Return the full listing, so that each line matches the original exactly.
=====
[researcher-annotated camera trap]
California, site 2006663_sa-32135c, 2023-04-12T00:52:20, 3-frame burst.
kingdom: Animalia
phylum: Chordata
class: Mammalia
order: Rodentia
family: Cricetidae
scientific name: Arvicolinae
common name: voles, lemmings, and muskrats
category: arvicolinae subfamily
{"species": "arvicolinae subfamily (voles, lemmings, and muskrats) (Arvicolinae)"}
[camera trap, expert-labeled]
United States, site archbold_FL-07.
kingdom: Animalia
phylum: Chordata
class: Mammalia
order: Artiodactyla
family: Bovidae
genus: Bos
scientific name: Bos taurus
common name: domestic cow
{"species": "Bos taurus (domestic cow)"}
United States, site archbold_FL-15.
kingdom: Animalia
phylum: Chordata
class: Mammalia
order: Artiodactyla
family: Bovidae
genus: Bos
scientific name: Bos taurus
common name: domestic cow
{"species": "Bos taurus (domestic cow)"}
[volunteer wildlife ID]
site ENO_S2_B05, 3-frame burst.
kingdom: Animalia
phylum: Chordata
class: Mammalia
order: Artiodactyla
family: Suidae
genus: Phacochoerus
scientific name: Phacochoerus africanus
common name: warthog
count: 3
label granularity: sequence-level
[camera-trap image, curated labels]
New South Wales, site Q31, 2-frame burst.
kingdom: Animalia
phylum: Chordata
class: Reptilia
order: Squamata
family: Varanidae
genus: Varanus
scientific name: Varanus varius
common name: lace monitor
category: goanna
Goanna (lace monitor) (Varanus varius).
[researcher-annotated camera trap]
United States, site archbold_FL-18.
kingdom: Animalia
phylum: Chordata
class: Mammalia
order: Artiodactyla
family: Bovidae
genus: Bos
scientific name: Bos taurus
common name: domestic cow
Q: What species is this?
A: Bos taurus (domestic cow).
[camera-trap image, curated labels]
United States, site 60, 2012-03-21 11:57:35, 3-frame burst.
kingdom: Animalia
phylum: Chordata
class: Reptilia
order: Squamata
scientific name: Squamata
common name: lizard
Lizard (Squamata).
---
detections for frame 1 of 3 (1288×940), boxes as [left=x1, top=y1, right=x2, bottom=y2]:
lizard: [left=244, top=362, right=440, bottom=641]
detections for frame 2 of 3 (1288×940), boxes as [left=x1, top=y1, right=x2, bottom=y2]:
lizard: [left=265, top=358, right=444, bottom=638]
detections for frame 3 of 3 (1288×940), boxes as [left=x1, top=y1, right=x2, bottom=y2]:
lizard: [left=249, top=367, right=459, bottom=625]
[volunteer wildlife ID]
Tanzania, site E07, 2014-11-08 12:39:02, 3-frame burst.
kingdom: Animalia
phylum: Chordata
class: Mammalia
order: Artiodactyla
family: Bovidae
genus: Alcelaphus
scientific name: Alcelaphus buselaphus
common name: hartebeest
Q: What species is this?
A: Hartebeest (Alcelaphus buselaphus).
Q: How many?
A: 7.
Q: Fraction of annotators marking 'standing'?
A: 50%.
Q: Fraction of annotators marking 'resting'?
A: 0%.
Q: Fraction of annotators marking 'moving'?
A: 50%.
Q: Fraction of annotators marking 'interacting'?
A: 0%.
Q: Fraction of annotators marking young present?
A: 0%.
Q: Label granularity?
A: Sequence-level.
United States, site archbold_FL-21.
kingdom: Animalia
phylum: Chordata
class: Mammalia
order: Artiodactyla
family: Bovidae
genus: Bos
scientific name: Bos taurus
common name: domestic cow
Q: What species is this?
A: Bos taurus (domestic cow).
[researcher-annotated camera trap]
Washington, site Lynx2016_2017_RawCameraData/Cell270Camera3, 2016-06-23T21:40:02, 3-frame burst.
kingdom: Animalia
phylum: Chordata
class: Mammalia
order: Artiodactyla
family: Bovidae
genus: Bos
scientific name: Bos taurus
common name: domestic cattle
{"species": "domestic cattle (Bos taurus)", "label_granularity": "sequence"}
=====
■ **Solved exercise**:
[researcher-annotated camera trap]
California, site 2006663_sa-32135c, 2023-04-12T00:52:20, 3-frame burst.
kingdom: Animalia
phylum: Chordata
class: Mammalia
order: Rodentia
family: Cricetidae
scientific name: Arvicolinae
common name: voles, lemmings, and muskrats
category: arvicolinae subfamily
{"species": "arvicolinae subfamily (voles, lemmings, and muskrats) (Arvicolinae)"}
[camera trap, expert-labeled]
United States, site archbold_FL-07.
kingdom: Animalia
phylum: Chordata
class: Mammalia
order: Artiodactyla
family: Bovidae
genus: Bos
scientific name: Bos taurus
common name: domestic cow
{"species": "Bos taurus (domestic cow)"}
United States, site archbold_FL-15.
kingdom: Animalia
phylum: Chordata
class: Mammalia
order: Artiodactyla
family: Bovidae
genus: Bos
scientific name: Bos taurus
common name: domestic cow
{"species": "Bos taurus (domestic cow)"}
[volunteer wildlife ID]
site ENO_S2_B05, 3-frame burst.
kingdom: Animalia
phylum: Chordata
class: Mammalia
order: Artiodactyla
family: Suidae
genus: Phacochoerus
scientific name: Phacochoerus africanus
common name: warthog
count: 3
label granularity: sequence-level
[camera-trap image, curated labels]
New South Wales, site Q31, 2-frame burst.
kingdom: Animalia
phylum: Chordata
class: Reptilia
order: Squamata
family: Varanidae
genus: Varanus
scientific name: Varanus varius
common name: lace monitor
category: goanna
Goanna (lace monitor) (Varanus varius).
[researcher-annotated camera trap]
United States, site archbold_FL-18.
kingdom: Animalia
phylum: Chordata
class: Mammalia
order: Artiodactyla
family: Bovidae
genus: Bos
scientific name: Bos taurus
common name: domestic cow
Q: What species is this?
A: Bos taurus (domestic cow).
[camera-trap image, curated labels]
United States, site 60, 2012-03-21 11:57:35, 3-frame burst.
kingdom: Animalia
phylum: Chordata
class: Reptilia
order: Squamata
scientific name: Squamata
common name: lizard
Lizard (Squamata).
---
detections for frame 1 of 3 (1288×940), boxes as [left=x1, top=y1, right=x2, bottom=y2]:
lizard: [left=244, top=362, right=440, bottom=641]
detections for frame 2 of 3 (1288×940), boxes as [left=x1, top=y1, right=x2, bottom=y2]:
lizard: [left=265, top=358, right=444, bottom=638]
detections for frame 3 of 3 (1288×940), boxes as [left=x1, top=y1, right=x2, bottom=y2]:
lizard: [left=249, top=367, right=459, bottom=625]
[volunteer wildlife ID]
Tanzania, site E07, 2014-11-08 12:39:02, 3-frame burst.
kingdom: Animalia
phylum: Chordata
class: Mammalia
order: Artiodactyla
family: Bovidae
genus: Alcelaphus
scientific name: Alcelaphus buselaphus
common name: hartebeest
Q: What species is this?
A: Hartebeest (Alcelaphus buselaphus).
Q: How many?
A: 7.
Q: Fraction of annotators marking 'standing'?
A: 50%.
Q: Fraction of annotators marking 'resting'?
A: 0%.
Q: Fraction of annotators marking 'moving'?
A: 50%.
Q: Fraction of annotators marking 'interacting'?
A: 0%.
Q: Fraction of annotators marking young present?
A: 0%.
Q: Label granularity?
A: Sequence-level.
United States, site archbold_FL-21.
kingdom: Animalia
phylum: Chordata
class: Mammalia
order: Artiodactyla
family: Bovidae
genus: Bos
scientific name: Bos taurus
common name: domestic cow
Q: What species is this?
A: Bos taurus (domestic cow).
[researcher-annotated camera trap]
Washington, site Lynx2016_2017_RawCameraData/Cell270Camera3, 2016-06-23T21:40:02, 3-frame burst.
kingdom: Animalia
phylum: Chordata
class: Mammalia
order: Artiodactyla
family: Bovidae
genus: Bos
scientific name: Bos taurus
common name: domestic cattle
{"species": "domestic cattle (Bos taurus)", "label_granularity": "sequence"}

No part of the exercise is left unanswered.